[任务说明]: 请找出下方材料中所有包含字符串“player”的行，并逐行抄录下来，匹配时区分大小写。

(数据集中的记录)

=-=-=-=-=

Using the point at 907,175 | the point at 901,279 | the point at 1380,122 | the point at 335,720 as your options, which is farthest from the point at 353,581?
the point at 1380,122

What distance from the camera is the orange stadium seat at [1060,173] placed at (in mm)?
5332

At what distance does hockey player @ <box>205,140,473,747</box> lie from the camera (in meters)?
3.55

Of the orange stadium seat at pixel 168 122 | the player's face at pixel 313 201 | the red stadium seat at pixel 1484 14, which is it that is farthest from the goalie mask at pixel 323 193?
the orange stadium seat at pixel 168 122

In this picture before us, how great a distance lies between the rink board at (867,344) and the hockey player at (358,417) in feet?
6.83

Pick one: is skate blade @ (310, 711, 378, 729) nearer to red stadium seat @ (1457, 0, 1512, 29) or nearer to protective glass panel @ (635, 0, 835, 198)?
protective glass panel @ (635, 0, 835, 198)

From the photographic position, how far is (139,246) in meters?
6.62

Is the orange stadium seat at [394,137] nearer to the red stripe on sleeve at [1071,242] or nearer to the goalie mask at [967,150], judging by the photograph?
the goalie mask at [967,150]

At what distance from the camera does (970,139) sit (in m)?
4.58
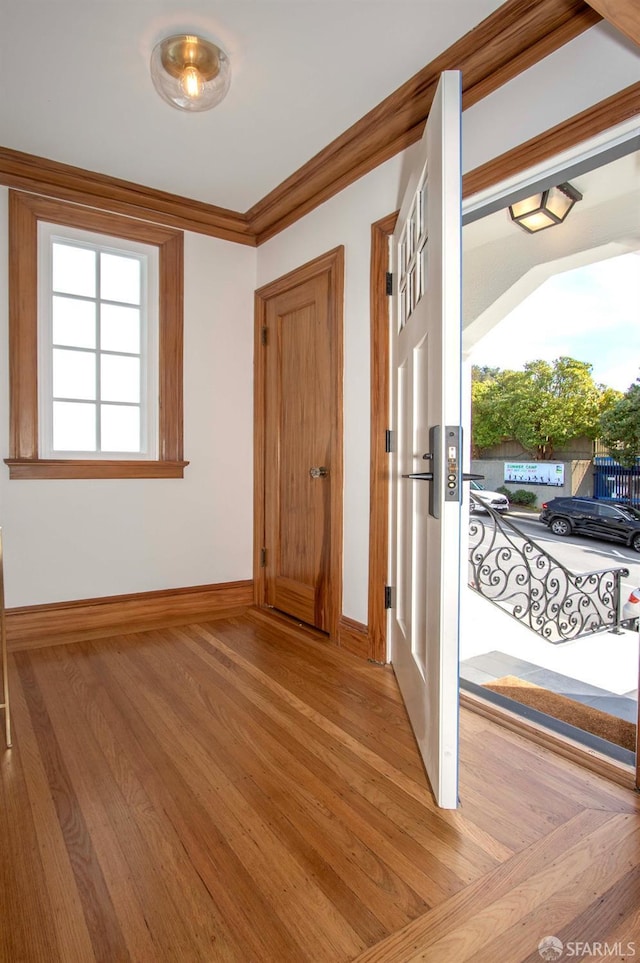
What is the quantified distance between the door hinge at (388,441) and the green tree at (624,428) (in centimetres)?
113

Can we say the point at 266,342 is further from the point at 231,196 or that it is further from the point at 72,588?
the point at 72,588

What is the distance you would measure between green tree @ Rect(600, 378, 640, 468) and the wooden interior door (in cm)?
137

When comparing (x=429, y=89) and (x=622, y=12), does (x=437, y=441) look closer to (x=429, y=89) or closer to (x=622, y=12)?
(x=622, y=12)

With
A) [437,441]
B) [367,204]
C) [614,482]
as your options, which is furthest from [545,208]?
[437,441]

=-=-=-=-=

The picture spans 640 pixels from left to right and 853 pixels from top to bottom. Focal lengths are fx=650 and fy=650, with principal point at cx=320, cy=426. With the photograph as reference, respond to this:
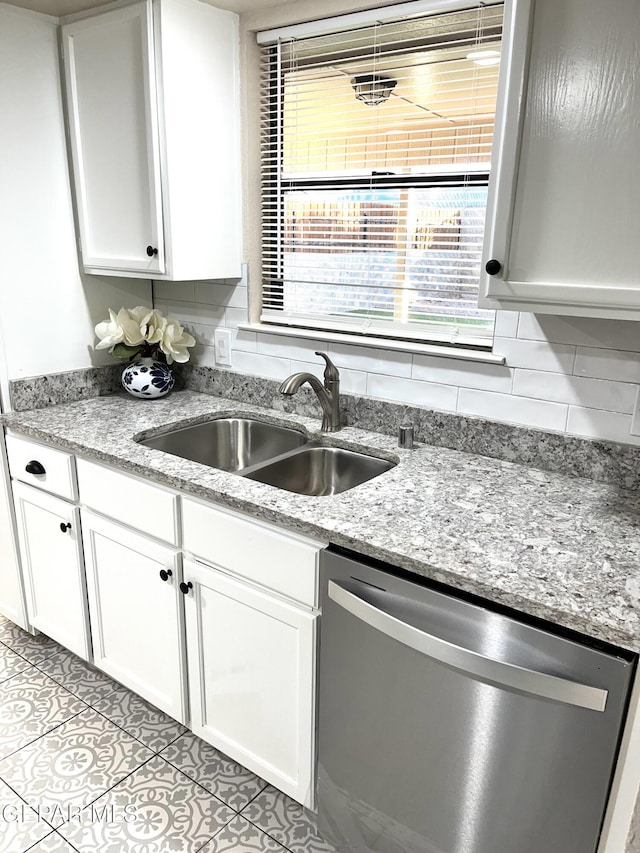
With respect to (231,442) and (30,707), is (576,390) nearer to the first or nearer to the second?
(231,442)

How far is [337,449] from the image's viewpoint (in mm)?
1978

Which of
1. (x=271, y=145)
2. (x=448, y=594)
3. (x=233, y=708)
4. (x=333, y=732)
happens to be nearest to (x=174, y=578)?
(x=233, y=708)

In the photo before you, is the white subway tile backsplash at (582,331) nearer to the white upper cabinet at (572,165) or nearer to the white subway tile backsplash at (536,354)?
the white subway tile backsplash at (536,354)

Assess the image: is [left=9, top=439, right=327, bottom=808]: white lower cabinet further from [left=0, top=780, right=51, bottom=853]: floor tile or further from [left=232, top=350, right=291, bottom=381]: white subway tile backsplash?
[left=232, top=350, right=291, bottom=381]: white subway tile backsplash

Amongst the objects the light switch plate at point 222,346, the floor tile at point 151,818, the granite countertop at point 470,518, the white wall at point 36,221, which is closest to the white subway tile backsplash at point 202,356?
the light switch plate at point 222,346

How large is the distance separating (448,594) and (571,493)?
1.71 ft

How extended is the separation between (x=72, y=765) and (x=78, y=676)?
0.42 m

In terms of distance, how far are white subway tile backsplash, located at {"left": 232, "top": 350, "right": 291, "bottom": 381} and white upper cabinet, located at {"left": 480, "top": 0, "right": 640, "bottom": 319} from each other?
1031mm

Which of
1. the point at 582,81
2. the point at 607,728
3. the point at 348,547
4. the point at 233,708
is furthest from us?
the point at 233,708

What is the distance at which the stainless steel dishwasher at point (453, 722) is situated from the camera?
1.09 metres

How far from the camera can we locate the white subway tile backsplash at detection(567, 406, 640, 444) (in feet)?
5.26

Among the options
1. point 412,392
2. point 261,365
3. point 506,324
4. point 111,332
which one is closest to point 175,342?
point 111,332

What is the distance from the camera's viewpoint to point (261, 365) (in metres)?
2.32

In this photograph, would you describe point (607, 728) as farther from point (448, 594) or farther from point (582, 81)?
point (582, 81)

=-=-=-=-=

[参考答案]:
At what distance does hockey player @ <box>205,140,473,747</box> lie from the camera (in meters)?
Of the orange stadium seat at pixel 168 122 | the player's face at pixel 313 201 | the red stadium seat at pixel 1484 14, which is it that is farthest from the goalie mask at pixel 323 193?
In this picture before us, how great a distance lies between the rink board at (867,344) and the hockey player at (358,417) in feet?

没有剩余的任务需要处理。